Topic
  • 2 replies
  • Latest Post - ‏2012-12-01T12:24:22Z by SystemAdmin
SystemAdmin
SystemAdmin
197 Posts

Pinned topic Problem with using method setLinks of PostparsePlugin

‏2012-11-19T10:39:48Z |
Hi,

I want to use "setLinks()" to add URL that are not extracted by default (links generated by calling JavaScript method).

This is the code I use to do the job :

public boolean processDocument(PostparsePluginArg[] args) {
PostparsePluginArg1 arg = (PostparsePluginArg1)args[0];

if (arg.getContent() != null && arg.getContent().length > 0)
{
debugLog("PostparsePluginArg1.getURL():" + arg.getURL());

ArrayList<String> list = new ArrayList<String>();
list.add("url1");
list.add("url2");
arg.setLinks(list);

arg.setSave(true);
}

return true;
} // end processDocument

Methods to get information ("getURL()", "getLinks()") work fine.
I try to use the setLinks() method to add URLs (url1 and url2) but they are not crawled (these URLs are in the domain allowed).
I have no error in log.
Does anybody has an idea what I'm doing wrong?

Thanks a lot,
Greetings,
Matthew
Updated on 2012-12-01T12:24:22Z at 2012-12-01T12:24:22Z by SystemAdmin
  • TeruoKoyanagi
    TeruoKoyanagi
    8 Posts

    Re: Problem with using method setLinks of PostparsePlugin

    ‏2012-11-27T05:34:38Z  
    Hi,

    It may depend on the URL. For example, web crawler do not crawl the URL including user name.

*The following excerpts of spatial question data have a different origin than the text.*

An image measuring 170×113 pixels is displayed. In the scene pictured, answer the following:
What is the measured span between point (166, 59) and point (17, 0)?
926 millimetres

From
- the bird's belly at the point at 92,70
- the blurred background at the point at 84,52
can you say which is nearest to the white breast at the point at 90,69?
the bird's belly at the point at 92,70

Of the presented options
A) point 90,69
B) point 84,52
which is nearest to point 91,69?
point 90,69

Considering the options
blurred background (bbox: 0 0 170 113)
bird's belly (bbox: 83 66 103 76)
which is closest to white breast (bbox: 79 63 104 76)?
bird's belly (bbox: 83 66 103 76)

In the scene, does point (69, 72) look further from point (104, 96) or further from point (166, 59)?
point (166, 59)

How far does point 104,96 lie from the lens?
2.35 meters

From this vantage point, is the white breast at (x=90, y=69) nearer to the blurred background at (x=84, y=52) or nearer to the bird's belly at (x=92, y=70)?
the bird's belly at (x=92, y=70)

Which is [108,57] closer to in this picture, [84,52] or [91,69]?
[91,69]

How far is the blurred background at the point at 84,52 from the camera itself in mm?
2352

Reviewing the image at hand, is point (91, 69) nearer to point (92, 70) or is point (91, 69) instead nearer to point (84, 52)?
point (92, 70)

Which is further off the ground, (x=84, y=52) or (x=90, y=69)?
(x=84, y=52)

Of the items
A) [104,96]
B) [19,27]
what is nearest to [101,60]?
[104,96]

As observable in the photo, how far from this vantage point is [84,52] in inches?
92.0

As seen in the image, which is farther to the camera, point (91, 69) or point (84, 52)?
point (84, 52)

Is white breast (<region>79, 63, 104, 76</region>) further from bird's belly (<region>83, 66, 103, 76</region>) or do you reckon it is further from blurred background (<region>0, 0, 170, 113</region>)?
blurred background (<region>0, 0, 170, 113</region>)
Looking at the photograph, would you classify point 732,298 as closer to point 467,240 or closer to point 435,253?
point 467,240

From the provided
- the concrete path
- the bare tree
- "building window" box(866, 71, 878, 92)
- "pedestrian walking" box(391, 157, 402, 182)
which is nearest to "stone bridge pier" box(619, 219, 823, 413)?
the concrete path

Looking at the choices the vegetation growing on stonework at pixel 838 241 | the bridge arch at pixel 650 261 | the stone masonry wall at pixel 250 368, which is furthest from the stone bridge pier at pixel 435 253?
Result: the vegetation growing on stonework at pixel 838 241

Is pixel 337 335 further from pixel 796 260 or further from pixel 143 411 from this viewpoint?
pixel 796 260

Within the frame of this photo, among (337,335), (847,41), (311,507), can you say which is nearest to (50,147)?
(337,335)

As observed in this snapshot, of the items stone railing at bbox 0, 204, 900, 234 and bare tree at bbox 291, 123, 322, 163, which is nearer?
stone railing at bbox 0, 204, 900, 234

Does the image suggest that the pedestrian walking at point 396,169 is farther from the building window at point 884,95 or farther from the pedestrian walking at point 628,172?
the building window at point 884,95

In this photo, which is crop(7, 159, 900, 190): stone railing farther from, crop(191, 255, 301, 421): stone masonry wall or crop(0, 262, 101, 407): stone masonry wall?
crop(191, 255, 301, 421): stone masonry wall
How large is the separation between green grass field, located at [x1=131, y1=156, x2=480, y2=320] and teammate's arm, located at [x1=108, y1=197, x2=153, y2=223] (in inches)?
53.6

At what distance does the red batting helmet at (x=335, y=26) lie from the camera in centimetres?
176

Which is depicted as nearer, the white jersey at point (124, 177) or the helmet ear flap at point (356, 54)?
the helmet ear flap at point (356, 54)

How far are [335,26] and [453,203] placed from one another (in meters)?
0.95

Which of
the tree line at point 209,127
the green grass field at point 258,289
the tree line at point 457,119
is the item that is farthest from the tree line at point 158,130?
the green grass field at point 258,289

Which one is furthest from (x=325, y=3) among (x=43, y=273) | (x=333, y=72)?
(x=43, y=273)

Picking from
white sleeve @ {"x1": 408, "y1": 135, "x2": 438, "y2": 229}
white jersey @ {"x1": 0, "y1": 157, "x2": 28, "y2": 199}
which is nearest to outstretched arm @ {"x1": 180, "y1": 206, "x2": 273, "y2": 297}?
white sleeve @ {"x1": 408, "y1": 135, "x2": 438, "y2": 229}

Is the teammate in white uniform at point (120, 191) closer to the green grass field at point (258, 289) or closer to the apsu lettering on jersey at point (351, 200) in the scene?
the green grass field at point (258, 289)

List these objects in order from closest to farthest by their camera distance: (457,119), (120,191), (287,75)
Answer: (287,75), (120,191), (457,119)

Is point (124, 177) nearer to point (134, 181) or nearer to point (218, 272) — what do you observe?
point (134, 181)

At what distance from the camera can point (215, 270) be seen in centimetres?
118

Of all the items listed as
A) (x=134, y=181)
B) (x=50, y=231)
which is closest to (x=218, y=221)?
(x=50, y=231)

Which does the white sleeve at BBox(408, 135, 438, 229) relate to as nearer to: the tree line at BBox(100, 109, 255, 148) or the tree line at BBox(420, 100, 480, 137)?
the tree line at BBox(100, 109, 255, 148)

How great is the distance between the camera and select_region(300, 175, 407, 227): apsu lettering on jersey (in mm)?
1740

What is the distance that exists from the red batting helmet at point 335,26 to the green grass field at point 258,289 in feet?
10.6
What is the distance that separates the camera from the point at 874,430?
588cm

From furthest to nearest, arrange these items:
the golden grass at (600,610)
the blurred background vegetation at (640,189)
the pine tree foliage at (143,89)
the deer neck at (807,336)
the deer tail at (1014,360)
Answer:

    The following is the your code with my test URLs. It actually works in my environment:

    public boolean processDocument(PostparsePluginArg[] args) {
    PostparsePluginArg1 arg = (PostparsePluginArg1)args[0];

    if (arg.getContent() != null && arg.getContent().length > 0) {
    debugLog("PostparsePluginArg1.getURL():" + arg.getURL());

    ArrayList<String> list = new ArrayList<String>();
    list.add("http://teruok7/plugintest/page1.html");
    list.add("http://teruok7/plugintest/page2.html");
    arg.setLinks(list);

    arg.setSave(true);
    }

    return true;
    } // end processDocument

    Thanks,
    Teruo
  • SystemAdmin
    SystemAdmin
    197 Posts

    Re: Problem with using method setLinks of PostparsePlugin

    ‏2012-12-01T12:24:22Z  
    Hi,

    It may depend on the URL. For example, web crawler do not crawl the URL including user name.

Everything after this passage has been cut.